Nous nous réjouissons à cet égard que ce texte lui confère un statut législatif mais nous nous interrogeons sur la volonté de ne pas mentionner directement dans la loi le nom de cette administration, comme c’est le cas pour beaucoup d’autres. Nous resterons vigilants afin d’éviter toute remise en cause du principe de sa consécration législative.
Pour le reste, nous regrettons que le texte propose essentiellement des mesures répressives, dont on peut douter de l’efficacité concrète dans la lutte contre les dérives sectaires. Je note d’ailleurs que les textes qui nous ont été présentés me conduisent souvent à utiliser ce type d’argument : chaque problème dans la société semble appeler un renforcement de la répression. Or nous savons que cela n’a que peu d’efficacité.

Remplir les prisons n’empêche pas la persistance des phénomènes contre lesquels vous entendez lutter pas plus que des souffrances qu’ils infligent aux gens.
Pour notre part, nous pensons que la lutte contre les dérives sectaires exige en premier lieu d’octroyer les moyens matériels et humains nécessaires pour assurer l’effectivité des mesures existantes. Par ailleurs, nous considérons qu’on ne devrait modifier le droit qu’après une application efficiente des dispositions en vigueur et une évaluation précise de l’arsenal pénal existant.

Pour ce qui est de l’article 4, si nous considérons qu’il est indispensable de répondre à la multiplication des pratiques consistant à promouvoir l’abandon de soins pourtant nécessaires à la santé ou l’adoption de certaines pratiques présentées abusivement comme bénéfiques pour la santé, nous tenons à rappeler que de nombreuses incriminations existantes, telles que l’exercice illégal de la médecine, l’homicide involontaire ou les pratiques commerciales trompeuses, sont déjà réprimées par le droit. C’est la raison pour laquelle le Conseil d’État a considéré que « ni la nécessité, ni la proportionnalité de ces nouvelles incriminations ne sont avérées ».
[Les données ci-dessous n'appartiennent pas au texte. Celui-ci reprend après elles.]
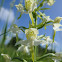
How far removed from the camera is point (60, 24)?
6.77ft

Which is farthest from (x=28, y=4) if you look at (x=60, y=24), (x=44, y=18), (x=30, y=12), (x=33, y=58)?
(x=33, y=58)

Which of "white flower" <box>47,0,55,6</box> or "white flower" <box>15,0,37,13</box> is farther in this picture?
"white flower" <box>47,0,55,6</box>

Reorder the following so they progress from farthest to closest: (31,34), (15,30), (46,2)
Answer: (46,2) → (31,34) → (15,30)

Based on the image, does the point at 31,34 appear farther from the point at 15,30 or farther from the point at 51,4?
the point at 51,4

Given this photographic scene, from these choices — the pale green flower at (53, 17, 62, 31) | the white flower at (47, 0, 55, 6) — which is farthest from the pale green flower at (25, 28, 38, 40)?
the white flower at (47, 0, 55, 6)

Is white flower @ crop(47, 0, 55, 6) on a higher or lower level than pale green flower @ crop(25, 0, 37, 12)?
higher

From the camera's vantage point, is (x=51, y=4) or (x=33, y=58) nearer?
(x=33, y=58)

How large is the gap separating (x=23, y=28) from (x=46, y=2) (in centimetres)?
73

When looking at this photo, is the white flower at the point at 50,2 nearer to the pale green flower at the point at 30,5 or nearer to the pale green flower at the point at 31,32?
the pale green flower at the point at 30,5

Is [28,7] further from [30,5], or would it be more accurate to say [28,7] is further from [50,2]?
[50,2]

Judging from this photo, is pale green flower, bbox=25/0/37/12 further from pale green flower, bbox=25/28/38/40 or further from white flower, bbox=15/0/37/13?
pale green flower, bbox=25/28/38/40

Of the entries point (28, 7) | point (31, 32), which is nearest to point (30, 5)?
point (28, 7)

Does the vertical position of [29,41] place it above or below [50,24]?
below

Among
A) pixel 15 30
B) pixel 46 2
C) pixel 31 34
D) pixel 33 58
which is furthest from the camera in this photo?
pixel 46 2
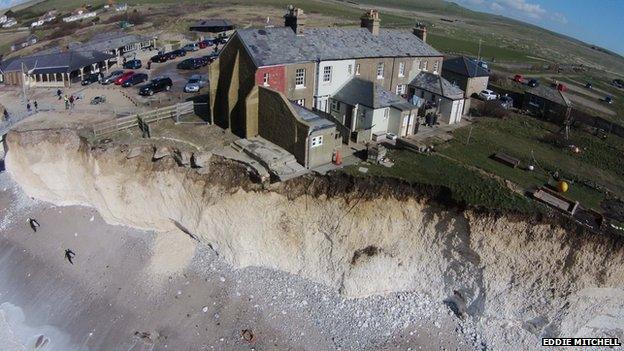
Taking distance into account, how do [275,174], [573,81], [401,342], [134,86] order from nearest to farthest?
[401,342] < [275,174] < [134,86] < [573,81]

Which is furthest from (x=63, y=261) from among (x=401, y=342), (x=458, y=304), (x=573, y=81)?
(x=573, y=81)

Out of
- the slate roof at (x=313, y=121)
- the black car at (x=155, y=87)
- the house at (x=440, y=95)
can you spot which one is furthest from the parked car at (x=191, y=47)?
the slate roof at (x=313, y=121)

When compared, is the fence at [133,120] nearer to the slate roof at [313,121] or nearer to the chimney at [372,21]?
the slate roof at [313,121]

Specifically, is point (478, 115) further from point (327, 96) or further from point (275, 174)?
point (275, 174)

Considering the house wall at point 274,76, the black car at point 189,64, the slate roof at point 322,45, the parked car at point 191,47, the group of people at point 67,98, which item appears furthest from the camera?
the parked car at point 191,47

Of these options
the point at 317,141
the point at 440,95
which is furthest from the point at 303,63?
the point at 440,95

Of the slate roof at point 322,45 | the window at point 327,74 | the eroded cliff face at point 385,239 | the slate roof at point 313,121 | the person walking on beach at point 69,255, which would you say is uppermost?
the slate roof at point 322,45

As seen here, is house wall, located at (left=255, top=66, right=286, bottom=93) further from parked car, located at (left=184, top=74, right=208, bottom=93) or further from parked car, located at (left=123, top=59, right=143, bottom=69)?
parked car, located at (left=123, top=59, right=143, bottom=69)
Surtout, la rédaction de cet article, malgré certains efforts, reste insatisfaisante. Les réécritures approximatives dont il a fait l’objet au cours de la navette témoignent de la fragilité du dispositif proposé. Celui-ci ne permet en effet pas de concilier l’exercice de la liberté d’expression, de la liberté de choix et de refus des soins avec l’objectif de protection de la santé publique.
En définitive, comme en première lecture, nous ne voterons pas en faveur de ce texte, fragile juridiquement : il ne nous semble pas en mesure de lutter efficacement contre les dérives sectaires. (Applaudissements sur les bancs des groupes LFI-NUPES, SOC et, Écolo-NUPES.)